A solid-gold Rolex and prisoners as props
The Homeland Security secretary stages a photo op in a notorious mega-prison with men “stacked up like cordwood behind her.”

Full story: How Kristi Noem’s $50,000 Rolex in a Salvadoran prison became a political flashpoint
When Homeland Security Secretary Kristi L. Noem visited El Salvador’s notorious Terrorism Confinement Center, she posted a video from one of the notoriously overcrowded mega-prison's cell blocks that struck many as hard to watch. "This is next level disturbing," one Bluesky user wrote. "Human beings are not props."

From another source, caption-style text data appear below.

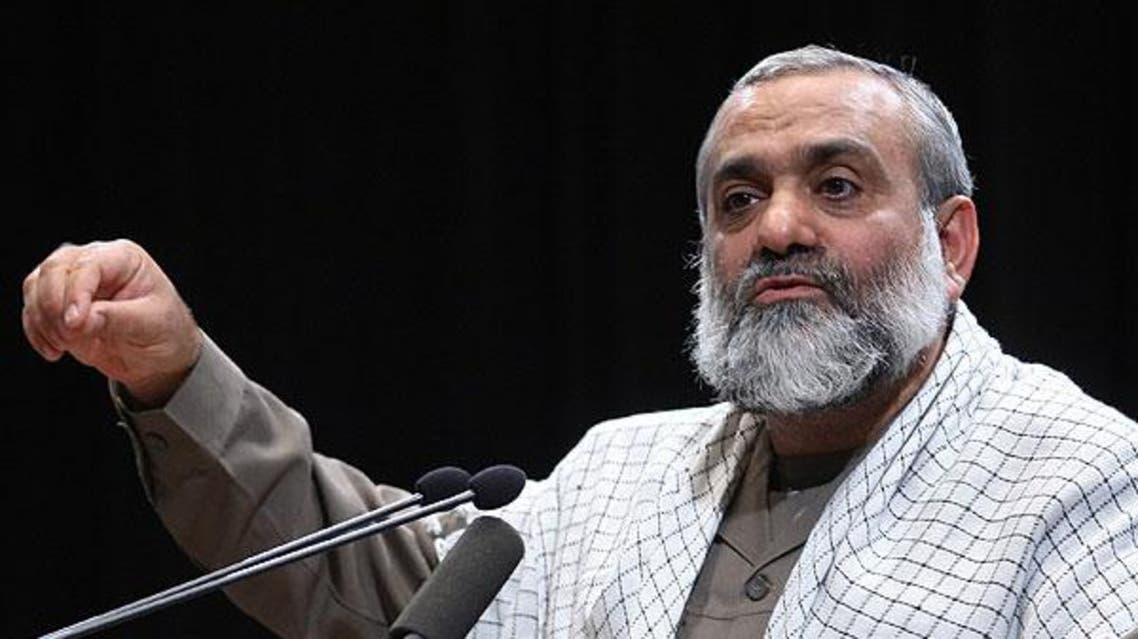 محمد رضا نقدي قائد قوات البسيج الايرانية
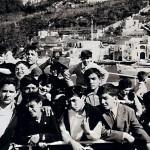 Oratorio Salesiani a Capri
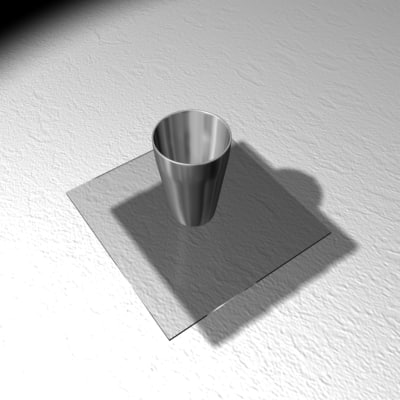 free steel glass 3d model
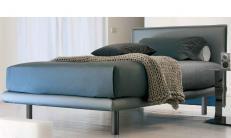 Кровать Bonaldo Billo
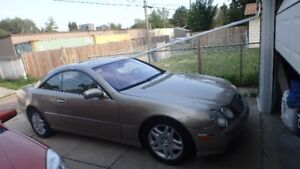 2001 MERCEDES BENZ CL500 GOLD
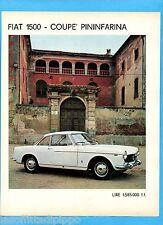 QUATTROR964-PUBBLICITA'/ADVERTISING-1964- FIAT 1500 COUPE' PININFARINA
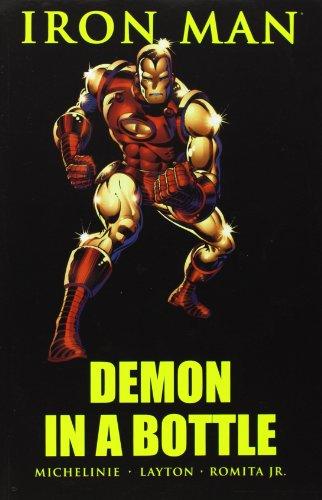 demon in a bottle iron man - 1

Adding to the vertigo of the scene was Noem's watch – a bulky gold timepiece that some online raced to identify. So we contacted three vintage-timepiece experts, sending them as many photos from the scene as we could find, and asked them what they could determine: What was it? Was it real? And what'd it cost?
They all agreed: It was an 18-karat Rolex Cosmograph Daytona watch from the early 2000s, which retails for between $40,000 to $60,000. (Its unconventional screw-down "chronograph pushers" were one giveaway.) For immigration advocates, the choice only added to the insensitivity of the scene:
“You’re in front of all these people in a very poor country, who are in the bottom 10 or 20 percent of their country … and it looks like you’re just flaunting your wealth while you flaunt your freedom,” said Adam Isacson, an analyst at the Washington Office on Latin America, a human rights group.
“This is an administration that is trying to be populist, anti-elite, appeal to the common man,” he added. Meanwhile, there's “people stacked up like cordwood behind her.”
Noem's video: "If you do not leave, we will hunt you down."
DHS' statement:
“During women’s history month, it becomes particularly glaring that I have yet to see the Washington Post write a story on a man in leadership’s watch, they seem to just reserve such scrutiny for a female Secretary of Homeland Security who has secured the border to greatest level seen in American history. The Washington Post should stop embarrassing itself and focus on substance not sartorial choices.
But since you’re so interested, then-Governor Noem chose to use the proceeds from her New York Times best selling books to purchase an item she could wear and one day pass down to her children.”